Australian researchers have achieved ground-breaking results in a clinical trial using hookworms to reduce the symptoms of celiac disease.

Necator americanus
Necator americanus (hookworm)
Image/CDC

The results are also good news for sufferers of other inflammatory conditions such as asthma and Crohn’s disease.

In the small trial run over a year, 12 participants were each experimentally infected with 20 Necator americanus (hookworm) larvae.

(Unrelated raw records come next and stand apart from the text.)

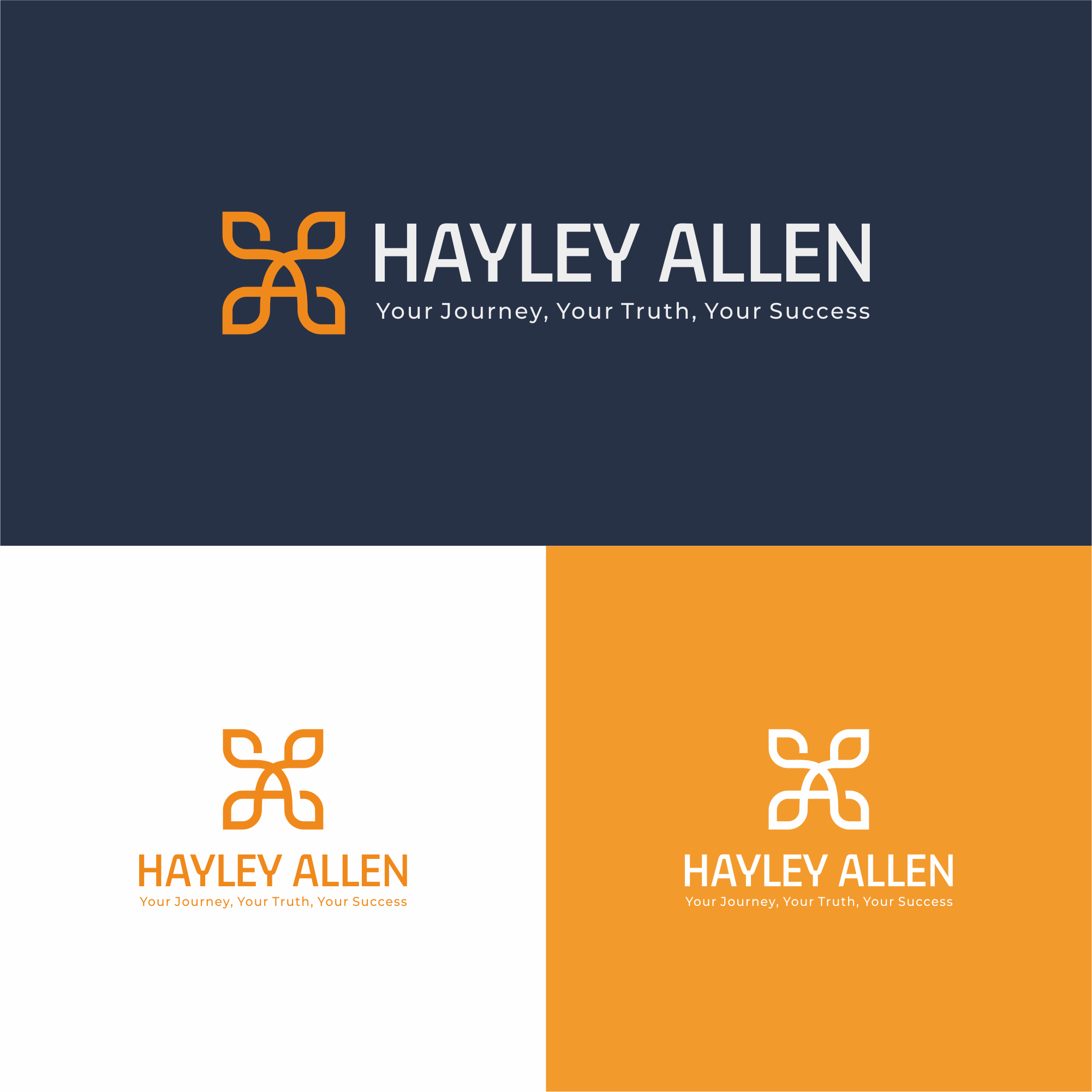 Logo Design by madrisaldi for this project | Design #35565949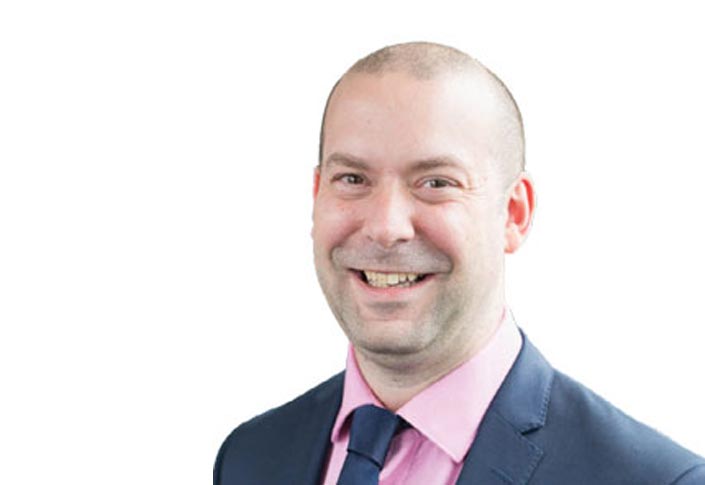 Building On Your Legal Tech Journey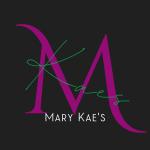 Mary Kaes Jewelry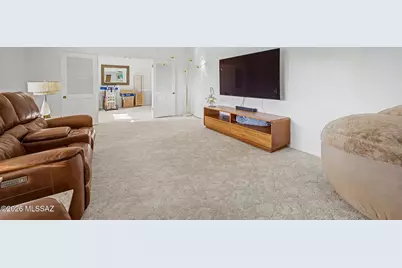 864 N Corinth Avenue, Tucson, AZ 85710 - Photo 19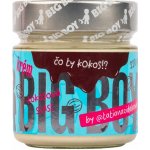 Big Boy Tradiční máslo 220 g – Zboží Dáma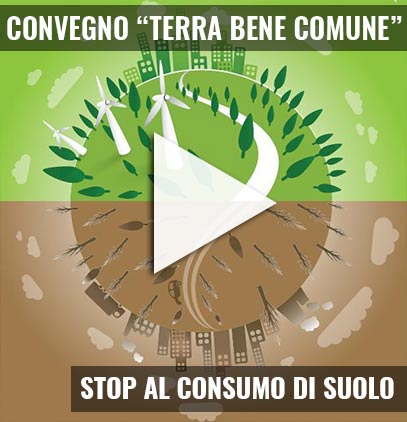 TERRA-BENE-COMUNE-NO-CONSUMO-DI-SUOLO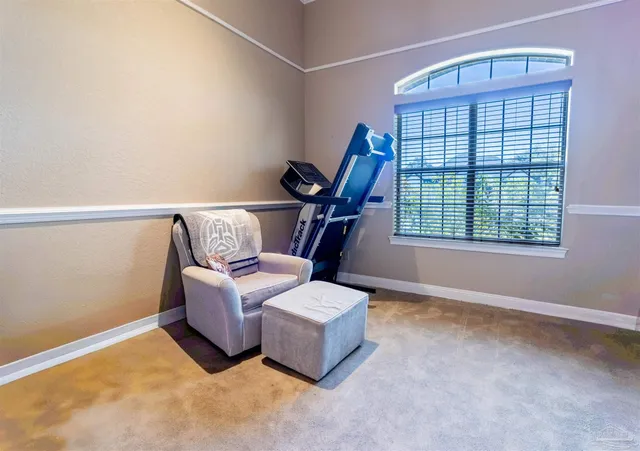 $1,125,000 | 2628 Holley Club Drive, Navarre, FL 32566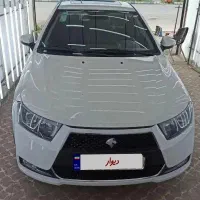 دنا توربو اتومات ۱۴۰۲
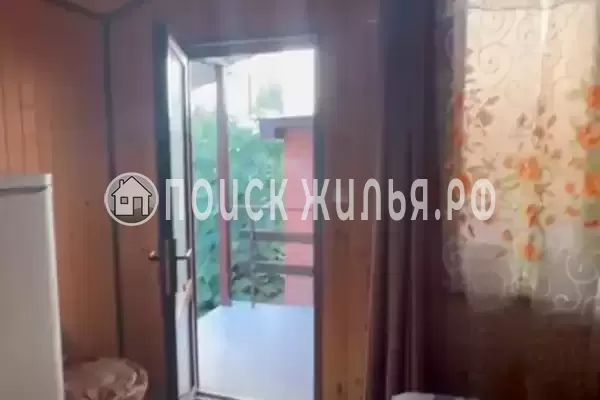 Частный сектор «Приветливый»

They were then given gradually increasing doses of gluten – beginning with just one-tenth of a gram per day (the equivalent of a two-centimetre segment of spaghetti) and increasing in two further stages to a final daily dose of three grams (75 spaghetti straws).

“By the end of the trial, with worms onboard, the trial subjects were eating the equivalent of a medium-sized bowl of spaghetti, with no ill effects,” James Cook University (JCU) immunologist Paul Giacomin said.

“That’s a meal that would usually trigger a debilitating inflammatory response, leaving a coeliac patient suffering symptoms like diarrhoea, cramps and vomiting.”

Four participants withdrew in the earlier stages of the trial (for various reasons mostly unrelated to gluten) but the remaining eight experienced significant and ongoing benefits.

“The eight who stuck with the trial were able to increase their gluten tolerance by a factor of 60, a massive change,” said Alex Loukas, head of the Centre for Biodiscovery and Molecular Development of Therapeutics at JCU, and joint principal investigator of the study.

“We and others have had promising results in earlier trials but this is clear proof-of-principle of the benefits of hookworm in treating inflammatory disease,” Professor Loukas said.